The easiest technique is to use the video mode on your phone selecting the light to be on while recording. Practice getting as close as you can to the patient's eye while remaining in focus (Figure 5). Aim to record:

  • Both pupils at the same time. Swing the camera away from the eye and towards it looking to see a direct pupillary light response (the pupil contracting) and then between the two eyes (the swinging flashlight test)
  • Each pupil on its own, zoom in to get the eye to fill the screen while still seeing the fundic reflection but remember not to get so close you can't focus.
Figure 5. Using a direct ophthalmoscope or a smartphone video camera with the light turned on allows rapid assessment of the eye quickly identifying aniscoria, opacities in the visual axis and changes in intensity of reflected light from the back of the eye and should be a routine part of all physical examinations.

Conclusion

Ophthalmic disease is second only to dental disease in prevalence in clinics and the veterinary nurse's role in early idenitification and prevention is key.

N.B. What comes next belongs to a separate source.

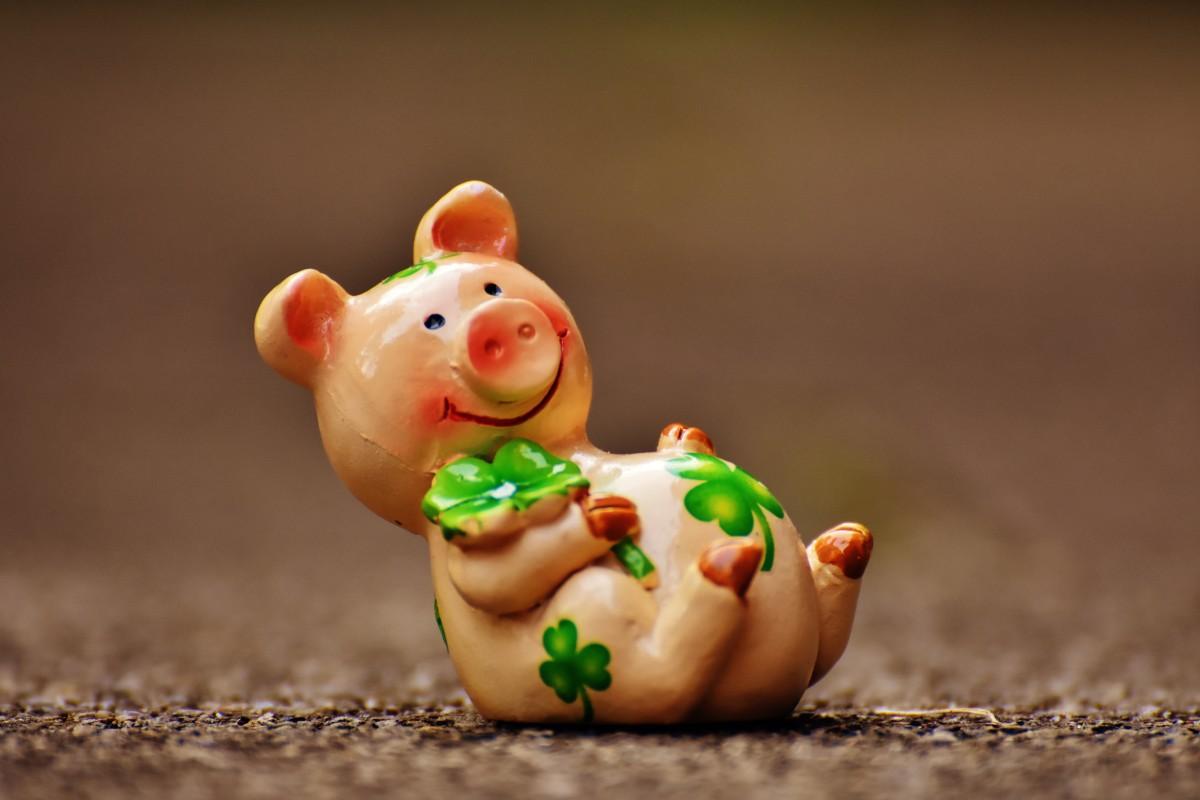 Whatsapp Cute Wallpaper Images รูปภาพ สัตว์ น่ารัก อาหาร สีชมพู ขนม ของเล่น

It is hoped that these four key skills equip the nurse clinician to do this more effectively.

KEY POINTS

  • Ocular pain is expressed variably by species and condition, using the concept of the triad of ocular pain (lacrimation, photophobia and blepharospasm) helps us to identify pain.
  • Assessing the tear film should be multimodal and include assessment of corneal reflectivity, the presence of mucoid discharge, blink rate as well as the Schirmer tear test.
  • Intraocular pressure measurement is essential for the identification and management of intraocular disease.
  • Assessing the reflections from the back of your patients’ eyes (the ‘fundic reflection’) should be an essential part of the clinical examination rapidly identifying serious ocular disease.